--- Aim of the task ---
From the first line of the entries through the line that contains "How many series does the legend list? 3", give the lines as a numbered list, leaving out any blank lines.

--- Data extracts ---
#####
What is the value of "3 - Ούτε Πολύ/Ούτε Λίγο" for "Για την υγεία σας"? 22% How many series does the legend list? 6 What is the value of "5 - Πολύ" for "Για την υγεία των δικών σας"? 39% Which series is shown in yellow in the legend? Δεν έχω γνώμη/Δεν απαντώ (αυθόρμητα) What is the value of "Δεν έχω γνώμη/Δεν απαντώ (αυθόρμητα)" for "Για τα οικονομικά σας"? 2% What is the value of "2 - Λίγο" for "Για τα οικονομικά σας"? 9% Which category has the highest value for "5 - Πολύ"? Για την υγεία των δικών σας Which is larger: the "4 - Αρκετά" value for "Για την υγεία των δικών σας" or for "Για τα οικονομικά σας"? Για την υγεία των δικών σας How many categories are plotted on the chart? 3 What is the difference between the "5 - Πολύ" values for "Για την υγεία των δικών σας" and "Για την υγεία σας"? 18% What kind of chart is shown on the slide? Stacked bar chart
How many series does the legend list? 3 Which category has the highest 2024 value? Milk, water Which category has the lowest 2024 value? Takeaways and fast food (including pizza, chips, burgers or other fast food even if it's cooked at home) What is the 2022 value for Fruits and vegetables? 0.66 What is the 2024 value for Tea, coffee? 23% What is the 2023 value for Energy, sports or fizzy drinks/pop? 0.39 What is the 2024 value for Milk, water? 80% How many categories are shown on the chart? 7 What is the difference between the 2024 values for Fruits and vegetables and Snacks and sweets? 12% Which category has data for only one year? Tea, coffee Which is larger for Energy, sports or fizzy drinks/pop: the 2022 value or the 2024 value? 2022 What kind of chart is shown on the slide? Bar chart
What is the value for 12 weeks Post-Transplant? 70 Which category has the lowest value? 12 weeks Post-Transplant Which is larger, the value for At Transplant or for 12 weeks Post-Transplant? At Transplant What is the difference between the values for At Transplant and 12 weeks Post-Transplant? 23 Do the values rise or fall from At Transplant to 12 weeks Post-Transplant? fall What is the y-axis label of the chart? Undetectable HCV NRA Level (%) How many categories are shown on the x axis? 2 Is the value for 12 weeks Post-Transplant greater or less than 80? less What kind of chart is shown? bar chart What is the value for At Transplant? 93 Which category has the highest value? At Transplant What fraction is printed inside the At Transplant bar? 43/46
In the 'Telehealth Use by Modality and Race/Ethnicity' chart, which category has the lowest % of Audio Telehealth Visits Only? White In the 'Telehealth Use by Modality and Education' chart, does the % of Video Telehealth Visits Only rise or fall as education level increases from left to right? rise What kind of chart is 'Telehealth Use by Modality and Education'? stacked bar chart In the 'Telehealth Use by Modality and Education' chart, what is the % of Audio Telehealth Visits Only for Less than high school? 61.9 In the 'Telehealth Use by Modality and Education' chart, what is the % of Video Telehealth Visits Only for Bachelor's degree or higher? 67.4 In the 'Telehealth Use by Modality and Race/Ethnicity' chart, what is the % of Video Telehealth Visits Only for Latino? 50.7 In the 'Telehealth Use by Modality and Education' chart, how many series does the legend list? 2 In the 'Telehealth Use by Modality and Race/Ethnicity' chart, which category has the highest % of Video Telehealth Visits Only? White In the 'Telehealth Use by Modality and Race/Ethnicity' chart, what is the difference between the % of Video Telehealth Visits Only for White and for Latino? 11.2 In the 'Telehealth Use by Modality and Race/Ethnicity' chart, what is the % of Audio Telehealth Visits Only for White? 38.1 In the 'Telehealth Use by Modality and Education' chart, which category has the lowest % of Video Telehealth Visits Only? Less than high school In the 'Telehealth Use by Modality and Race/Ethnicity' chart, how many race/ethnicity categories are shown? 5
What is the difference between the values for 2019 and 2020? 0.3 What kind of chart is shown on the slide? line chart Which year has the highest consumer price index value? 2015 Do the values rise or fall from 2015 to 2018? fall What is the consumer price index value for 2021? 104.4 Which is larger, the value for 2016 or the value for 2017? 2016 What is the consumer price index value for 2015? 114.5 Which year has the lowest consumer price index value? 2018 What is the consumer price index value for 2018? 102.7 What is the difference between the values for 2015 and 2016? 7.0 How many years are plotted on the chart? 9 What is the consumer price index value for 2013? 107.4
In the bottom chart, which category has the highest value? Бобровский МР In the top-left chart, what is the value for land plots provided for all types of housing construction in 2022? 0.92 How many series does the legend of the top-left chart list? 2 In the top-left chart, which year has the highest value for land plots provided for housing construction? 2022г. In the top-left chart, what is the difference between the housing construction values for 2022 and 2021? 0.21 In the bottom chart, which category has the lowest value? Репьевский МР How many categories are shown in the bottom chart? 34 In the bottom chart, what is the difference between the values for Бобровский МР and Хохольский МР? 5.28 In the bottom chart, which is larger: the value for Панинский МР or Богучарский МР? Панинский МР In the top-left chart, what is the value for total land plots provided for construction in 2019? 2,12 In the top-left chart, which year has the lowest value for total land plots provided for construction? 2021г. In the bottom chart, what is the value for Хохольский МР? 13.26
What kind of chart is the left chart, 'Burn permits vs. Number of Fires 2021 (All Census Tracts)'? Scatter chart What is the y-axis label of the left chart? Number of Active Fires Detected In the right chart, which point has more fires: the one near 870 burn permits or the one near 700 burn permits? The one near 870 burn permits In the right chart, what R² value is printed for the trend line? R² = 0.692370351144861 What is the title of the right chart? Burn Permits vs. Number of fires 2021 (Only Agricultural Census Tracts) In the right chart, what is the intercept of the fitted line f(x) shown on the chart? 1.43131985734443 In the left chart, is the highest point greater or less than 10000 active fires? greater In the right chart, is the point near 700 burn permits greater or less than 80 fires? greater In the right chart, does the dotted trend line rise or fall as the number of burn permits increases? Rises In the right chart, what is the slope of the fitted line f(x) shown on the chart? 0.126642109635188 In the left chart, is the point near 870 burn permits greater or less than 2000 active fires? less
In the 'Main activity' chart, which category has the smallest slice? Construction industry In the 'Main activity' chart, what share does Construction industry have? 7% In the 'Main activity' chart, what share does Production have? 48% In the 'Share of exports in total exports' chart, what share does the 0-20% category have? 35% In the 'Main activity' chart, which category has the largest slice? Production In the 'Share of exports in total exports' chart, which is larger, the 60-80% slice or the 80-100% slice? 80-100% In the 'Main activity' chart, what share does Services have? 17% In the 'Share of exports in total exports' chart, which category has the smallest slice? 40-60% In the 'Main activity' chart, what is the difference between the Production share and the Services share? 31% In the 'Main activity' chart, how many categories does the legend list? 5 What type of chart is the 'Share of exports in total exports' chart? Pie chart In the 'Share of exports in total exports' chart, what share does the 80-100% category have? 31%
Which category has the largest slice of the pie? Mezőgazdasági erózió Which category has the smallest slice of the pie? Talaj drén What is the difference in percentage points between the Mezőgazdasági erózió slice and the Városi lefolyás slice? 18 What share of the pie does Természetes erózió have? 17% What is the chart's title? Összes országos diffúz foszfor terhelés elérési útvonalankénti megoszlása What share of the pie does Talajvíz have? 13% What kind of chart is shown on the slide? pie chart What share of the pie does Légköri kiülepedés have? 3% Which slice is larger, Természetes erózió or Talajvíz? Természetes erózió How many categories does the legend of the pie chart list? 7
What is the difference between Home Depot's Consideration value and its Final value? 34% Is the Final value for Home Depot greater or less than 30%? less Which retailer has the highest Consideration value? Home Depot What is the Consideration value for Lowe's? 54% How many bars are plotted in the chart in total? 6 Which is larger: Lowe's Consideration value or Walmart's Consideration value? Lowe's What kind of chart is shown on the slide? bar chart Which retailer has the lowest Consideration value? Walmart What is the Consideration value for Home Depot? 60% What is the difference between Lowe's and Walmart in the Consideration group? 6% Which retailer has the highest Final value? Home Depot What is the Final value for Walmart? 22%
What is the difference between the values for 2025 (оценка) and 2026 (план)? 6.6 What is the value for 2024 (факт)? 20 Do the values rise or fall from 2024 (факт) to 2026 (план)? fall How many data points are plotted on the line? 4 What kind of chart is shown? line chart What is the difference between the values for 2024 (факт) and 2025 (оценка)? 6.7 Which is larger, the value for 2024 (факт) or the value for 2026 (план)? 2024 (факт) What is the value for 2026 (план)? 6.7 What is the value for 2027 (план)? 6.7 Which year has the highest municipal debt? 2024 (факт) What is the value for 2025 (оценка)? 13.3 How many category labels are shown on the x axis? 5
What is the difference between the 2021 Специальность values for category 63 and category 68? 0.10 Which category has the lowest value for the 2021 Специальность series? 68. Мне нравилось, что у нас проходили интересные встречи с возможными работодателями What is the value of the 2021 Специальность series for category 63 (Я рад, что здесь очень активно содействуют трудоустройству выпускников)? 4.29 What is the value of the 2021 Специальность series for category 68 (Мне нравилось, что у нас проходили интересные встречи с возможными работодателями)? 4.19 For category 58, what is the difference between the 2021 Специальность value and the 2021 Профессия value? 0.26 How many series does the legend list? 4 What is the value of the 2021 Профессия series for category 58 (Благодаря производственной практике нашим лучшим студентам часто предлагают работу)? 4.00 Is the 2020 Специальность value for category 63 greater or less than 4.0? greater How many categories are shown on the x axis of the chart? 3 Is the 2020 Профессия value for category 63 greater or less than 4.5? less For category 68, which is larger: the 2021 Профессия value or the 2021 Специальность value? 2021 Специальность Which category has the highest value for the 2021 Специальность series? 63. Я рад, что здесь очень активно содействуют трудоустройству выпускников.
#####
--- Result for this exercise ---
1. What is the value of "3 - Ούτε Πολύ/Ούτε Λίγο" for "Για την υγεία σας"? 22% How many series does the legend list? 6 What is the value of "5 - Πολύ" for "Για την υγεία των δικών σας"? 39% Which series is shown in yellow in the legend? Δεν έχω γνώμη/Δεν απαντώ (αυθόρμητα) What is the value of "Δεν έχω γνώμη/Δεν απαντώ (αυθόρμητα)" for "Για τα οικονομικά σας"? 2% What is the value of "2 - Λίγο" for "Για τα οικονομικά σας"? 9% Which category has the highest value for "5 - Πολύ"? Για την υγεία των δικών σας Which is larger: the "4 - Αρκετά" value for "Για την υγεία των δικών σας" or for "Για τα οικονομικά σας"? Για την υγεία των δικών σας How many categories are plotted on the chart? 3 What is the difference between the "5 - Πολύ" values for "Για την υγεία των δικών σας" and "Για την υγεία σας"? 18% What kind of chart is shown on the slide? Stacked bar chart
2. How many series does the legend list? 3 Which category has the highest 2024 value? Milk, water Which category has the lowest 2024 value? Takeaways and fast food (including pizza, chips, burgers or other fast food even if it's cooked at home) What is the 2022 value for Fruits and vegetables? 0.66 What is the 2024 value for Tea, coffee? 23% What is the 2023 value for Energy, sports or fizzy drinks/pop? 0.39 What is the 2024 value for Milk, water? 80% How many categories are shown on the chart? 7 What is the difference between the 2024 values for Fruits and vegetables and Snacks and sweets? 12% Which category has data for only one year? Tea, coffee Which is larger for Energy, sports or fizzy drinks/pop: the 2022 value or the 2024 value? 2022 What kind of chart is shown on the slide? Bar chart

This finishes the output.